[start]
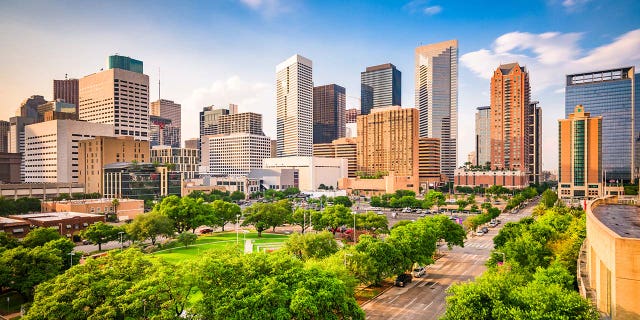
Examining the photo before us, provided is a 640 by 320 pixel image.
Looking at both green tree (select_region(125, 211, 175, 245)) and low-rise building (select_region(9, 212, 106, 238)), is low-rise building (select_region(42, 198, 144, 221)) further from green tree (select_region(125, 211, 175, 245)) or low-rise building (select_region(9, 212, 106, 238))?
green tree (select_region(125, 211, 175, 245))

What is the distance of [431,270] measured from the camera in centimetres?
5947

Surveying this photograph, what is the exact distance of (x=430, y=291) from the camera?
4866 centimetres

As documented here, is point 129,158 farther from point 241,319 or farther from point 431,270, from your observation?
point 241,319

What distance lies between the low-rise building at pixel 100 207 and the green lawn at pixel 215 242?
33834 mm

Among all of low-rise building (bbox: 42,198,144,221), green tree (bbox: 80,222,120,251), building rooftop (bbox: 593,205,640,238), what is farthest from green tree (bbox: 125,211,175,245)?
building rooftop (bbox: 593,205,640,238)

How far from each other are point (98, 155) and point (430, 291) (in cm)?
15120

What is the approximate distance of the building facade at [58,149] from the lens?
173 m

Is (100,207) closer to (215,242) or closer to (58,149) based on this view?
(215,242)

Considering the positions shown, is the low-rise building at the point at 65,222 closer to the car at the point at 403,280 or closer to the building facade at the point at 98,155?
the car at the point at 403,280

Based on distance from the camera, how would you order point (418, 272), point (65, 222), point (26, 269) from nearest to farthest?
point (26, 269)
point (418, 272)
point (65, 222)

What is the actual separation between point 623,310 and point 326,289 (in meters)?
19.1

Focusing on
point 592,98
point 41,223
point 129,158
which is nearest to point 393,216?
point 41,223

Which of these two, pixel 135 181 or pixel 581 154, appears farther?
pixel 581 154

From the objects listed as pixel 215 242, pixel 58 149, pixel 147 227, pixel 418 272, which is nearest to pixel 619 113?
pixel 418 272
[end]
[start]
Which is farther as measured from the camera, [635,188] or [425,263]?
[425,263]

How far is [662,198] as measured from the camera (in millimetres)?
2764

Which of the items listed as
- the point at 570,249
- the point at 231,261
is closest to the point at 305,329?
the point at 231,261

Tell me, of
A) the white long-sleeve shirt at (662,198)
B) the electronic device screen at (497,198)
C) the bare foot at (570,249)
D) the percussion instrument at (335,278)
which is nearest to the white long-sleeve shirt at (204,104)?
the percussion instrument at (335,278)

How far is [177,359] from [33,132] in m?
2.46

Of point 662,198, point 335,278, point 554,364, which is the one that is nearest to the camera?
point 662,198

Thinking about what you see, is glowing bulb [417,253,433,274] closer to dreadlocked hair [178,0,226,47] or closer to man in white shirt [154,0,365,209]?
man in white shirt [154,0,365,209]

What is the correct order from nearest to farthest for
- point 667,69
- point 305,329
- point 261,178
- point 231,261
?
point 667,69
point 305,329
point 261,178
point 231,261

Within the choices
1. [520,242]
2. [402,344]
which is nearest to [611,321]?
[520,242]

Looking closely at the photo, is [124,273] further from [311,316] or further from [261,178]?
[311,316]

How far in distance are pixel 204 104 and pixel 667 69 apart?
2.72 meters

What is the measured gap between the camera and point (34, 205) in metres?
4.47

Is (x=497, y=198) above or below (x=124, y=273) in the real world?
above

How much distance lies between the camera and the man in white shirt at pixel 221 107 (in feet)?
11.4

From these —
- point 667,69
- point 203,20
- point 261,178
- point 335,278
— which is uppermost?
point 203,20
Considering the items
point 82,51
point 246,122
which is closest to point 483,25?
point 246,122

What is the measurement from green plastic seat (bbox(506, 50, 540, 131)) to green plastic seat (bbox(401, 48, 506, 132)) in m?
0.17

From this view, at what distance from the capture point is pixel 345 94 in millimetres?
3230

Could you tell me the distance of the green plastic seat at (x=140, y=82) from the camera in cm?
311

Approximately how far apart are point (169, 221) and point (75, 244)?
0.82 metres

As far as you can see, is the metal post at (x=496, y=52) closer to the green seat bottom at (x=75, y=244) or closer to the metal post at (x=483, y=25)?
[end]
[start]
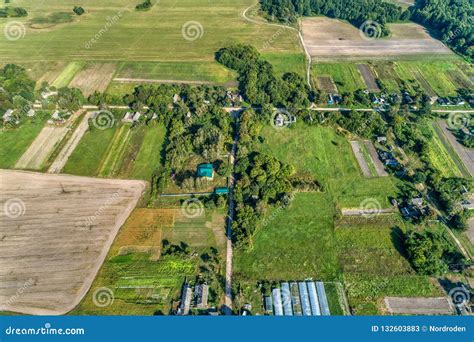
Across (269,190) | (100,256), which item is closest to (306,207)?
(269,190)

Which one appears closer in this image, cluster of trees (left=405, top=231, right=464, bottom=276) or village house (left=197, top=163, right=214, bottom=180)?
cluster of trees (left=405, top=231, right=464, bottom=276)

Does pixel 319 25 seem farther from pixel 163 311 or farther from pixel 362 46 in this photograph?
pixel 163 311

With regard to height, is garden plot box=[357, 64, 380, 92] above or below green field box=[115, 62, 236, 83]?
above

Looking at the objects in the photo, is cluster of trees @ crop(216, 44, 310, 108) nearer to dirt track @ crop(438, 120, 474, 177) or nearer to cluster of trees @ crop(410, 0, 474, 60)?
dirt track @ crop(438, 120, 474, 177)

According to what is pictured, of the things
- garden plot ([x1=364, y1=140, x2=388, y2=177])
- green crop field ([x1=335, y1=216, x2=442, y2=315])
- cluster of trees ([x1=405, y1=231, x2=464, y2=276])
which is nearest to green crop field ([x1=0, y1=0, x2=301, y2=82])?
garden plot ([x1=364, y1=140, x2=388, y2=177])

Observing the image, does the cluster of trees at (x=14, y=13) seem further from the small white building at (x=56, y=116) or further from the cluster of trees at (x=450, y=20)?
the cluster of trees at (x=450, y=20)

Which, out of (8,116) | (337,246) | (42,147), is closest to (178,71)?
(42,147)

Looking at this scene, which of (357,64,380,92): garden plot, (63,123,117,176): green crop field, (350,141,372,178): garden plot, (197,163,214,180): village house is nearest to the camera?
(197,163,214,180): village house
[end]
▶ _DIRECTION_: Select every line in the entries above that contains the word "seem", and copy each one in full.

▶ _CORRECT RESULT_:
Does pixel 319 25 seem farther from pixel 163 311 or farther from pixel 362 46 in this photograph?
Observing the image, does the cluster of trees at (x=14, y=13) seem further from the small white building at (x=56, y=116) or further from the cluster of trees at (x=450, y=20)?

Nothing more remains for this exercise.